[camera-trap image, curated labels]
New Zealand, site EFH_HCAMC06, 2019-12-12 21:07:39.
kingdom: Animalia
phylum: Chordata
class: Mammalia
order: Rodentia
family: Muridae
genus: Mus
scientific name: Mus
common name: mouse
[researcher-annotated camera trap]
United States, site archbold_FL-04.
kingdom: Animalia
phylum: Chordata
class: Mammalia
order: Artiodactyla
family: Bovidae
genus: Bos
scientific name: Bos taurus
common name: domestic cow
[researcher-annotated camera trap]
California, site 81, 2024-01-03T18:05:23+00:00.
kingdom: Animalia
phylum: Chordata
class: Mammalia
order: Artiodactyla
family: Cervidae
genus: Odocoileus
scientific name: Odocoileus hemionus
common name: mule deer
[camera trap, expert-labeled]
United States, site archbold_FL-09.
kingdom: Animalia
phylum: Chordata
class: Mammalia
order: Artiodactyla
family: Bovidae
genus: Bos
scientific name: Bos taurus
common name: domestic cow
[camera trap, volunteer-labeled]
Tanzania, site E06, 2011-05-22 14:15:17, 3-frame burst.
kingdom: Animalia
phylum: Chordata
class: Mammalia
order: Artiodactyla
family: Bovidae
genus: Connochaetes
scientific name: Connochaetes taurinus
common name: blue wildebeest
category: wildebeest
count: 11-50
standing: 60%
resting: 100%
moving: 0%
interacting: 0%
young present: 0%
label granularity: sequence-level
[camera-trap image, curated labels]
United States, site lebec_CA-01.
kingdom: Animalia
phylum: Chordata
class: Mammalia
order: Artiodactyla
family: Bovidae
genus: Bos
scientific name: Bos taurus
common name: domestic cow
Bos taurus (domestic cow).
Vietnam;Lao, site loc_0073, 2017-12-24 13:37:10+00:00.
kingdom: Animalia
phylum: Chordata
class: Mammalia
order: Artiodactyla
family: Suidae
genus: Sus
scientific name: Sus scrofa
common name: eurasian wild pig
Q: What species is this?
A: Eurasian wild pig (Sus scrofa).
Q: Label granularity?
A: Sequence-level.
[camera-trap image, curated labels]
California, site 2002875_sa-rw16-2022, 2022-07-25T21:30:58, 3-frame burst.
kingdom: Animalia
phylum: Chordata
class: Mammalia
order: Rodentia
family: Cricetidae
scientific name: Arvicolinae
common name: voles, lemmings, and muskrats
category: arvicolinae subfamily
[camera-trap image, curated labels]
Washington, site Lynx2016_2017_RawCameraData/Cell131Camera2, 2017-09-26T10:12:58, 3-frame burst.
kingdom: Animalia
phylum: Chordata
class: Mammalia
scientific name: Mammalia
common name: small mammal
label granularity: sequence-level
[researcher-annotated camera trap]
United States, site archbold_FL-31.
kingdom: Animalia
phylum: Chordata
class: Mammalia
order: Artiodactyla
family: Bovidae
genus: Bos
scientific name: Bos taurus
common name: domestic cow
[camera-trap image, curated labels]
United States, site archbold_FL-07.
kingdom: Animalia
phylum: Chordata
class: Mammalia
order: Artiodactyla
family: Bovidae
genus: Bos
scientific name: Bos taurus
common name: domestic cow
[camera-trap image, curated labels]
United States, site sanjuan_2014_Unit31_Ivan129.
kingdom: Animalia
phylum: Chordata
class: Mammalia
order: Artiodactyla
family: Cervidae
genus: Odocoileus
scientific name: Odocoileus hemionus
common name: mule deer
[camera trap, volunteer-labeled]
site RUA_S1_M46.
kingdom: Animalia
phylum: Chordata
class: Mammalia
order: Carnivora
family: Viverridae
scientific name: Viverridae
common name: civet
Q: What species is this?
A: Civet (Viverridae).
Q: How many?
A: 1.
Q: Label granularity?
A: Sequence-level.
============
- [EXERCISE OBJECTIVE]:
Transcribe all of the material above so that it matches the source exactly.

- [THE COMPLETED TASK]:
[camera-trap image, curated labels]
New Zealand, site EFH_HCAMC06, 2019-12-12 21:07:39.
kingdom: Animalia
phylum: Chordata
class: Mammalia
order: Rodentia
family: Muridae
genus: Mus
scientific name: Mus
common name: mouse
[researcher-annotated camera trap]
United States, site archbold_FL-04.
kingdom: Animalia
phylum: Chordata
class: Mammalia
order: Artiodactyla
family: Bovidae
genus: Bos
scientific name: Bos taurus
common name: domestic cow
[researcher-annotated camera trap]
California, site 81, 2024-01-03T18:05:23+00:00.
kingdom: Animalia
phylum: Chordata
class: Mammalia
order: Artiodactyla
family: Cervidae
genus: Odocoileus
scientific name: Odocoileus hemionus
common name: mule deer
[camera trap, expert-labeled]
United States, site archbold_FL-09.
kingdom: Animalia
phylum: Chordata
class: Mammalia
order: Artiodactyla
family: Bovidae
genus: Bos
scientific name: Bos taurus
common name: domestic cow
[camera trap, volunteer-labeled]
Tanzania, site E06, 2011-05-22 14:15:17, 3-frame burst.
kingdom: Animalia
phylum: Chordata
class: Mammalia
order: Artiodactyla
family: Bovidae
genus: Connochaetes
scientific name: Connochaetes taurinus
common name: blue wildebeest
category: wildebeest
count: 11-50
standing: 60%
resting: 100%
moving: 0%
interacting: 0%
young present: 0%
label granularity: sequence-level
[camera-trap image, curated labels]
United States, site lebec_CA-01.
kingdom: Animalia
phylum: Chordata
class: Mammalia
order: Artiodactyla
family: Bovidae
genus: Bos
scientific name: Bos taurus
common name: domestic cow
Bos taurus (domestic cow).
Vietnam;Lao, site loc_0073, 2017-12-24 13:37:10+00:00.
kingdom: Animalia
phylum: Chordata
class: Mammalia
order: Artiodactyla
family: Suidae
genus: Sus
scientific name: Sus scrofa
common name: eurasian wild pig
Q: What species is this?
A: Eurasian wild pig (Sus scrofa).
Q: Label granularity?
A: Sequence-level.
[camera-trap image, curated labels]
California, site 2002875_sa-rw16-2022, 2022-07-25T21:30:58, 3-frame burst.
kingdom: Animalia
phylum: Chordata
class: Mammalia
order: Rodentia
family: Cricetidae
scientific name: Arvicolinae
common name: voles, lemmings, and muskrats
category: arvicolinae subfamily
[camera-trap image, curated labels]
Washington, site Lynx2016_2017_RawCameraData/Cell131Camera2, 2017-09-26T10:12:58, 3-frame burst.
kingdom: Animalia
phylum: Chordata
class: Mammalia
scientific name: Mammalia
common name: small mammal
label granularity: sequence-level
[researcher-annotated camera trap]
United States, site archbold_FL-31.
kingdom: Animalia
phylum: Chordata
class: Mammalia
order: Artiodactyla
family: Bovidae
genus: Bos
scientific name: Bos taurus
common name: domestic cow
[camera-trap image, curated labels]
United States, site archbold_FL-07.
kingdom: Animalia
phylum: Chordata
class: Mammalia
order: Artiodactyla
family: Bovidae
genus: Bos
scientific name: Bos taurus
common name: domestic cow
[camera-trap image, curated labels]
United States, site sanjuan_2014_Unit31_Ivan129.
kingdom: Animalia
phylum: Chordata
class: Mammalia
order: Artiodactyla
family: Cervidae
genus: Odocoileus
scientific name: Odocoileus hemionus
common name: mule deer
[camera trap, volunteer-labeled]
site RUA_S1_M46.
kingdom: Animalia
phylum: Chordata
class: Mammalia
order: Carnivora
family: Viverridae
scientific name: Viverridae
common name: civet
Q: What species is this?
A: Civet (Viverridae).
Q: How many?
A: 1.
Q: Label granularity?
A: Sequence-level.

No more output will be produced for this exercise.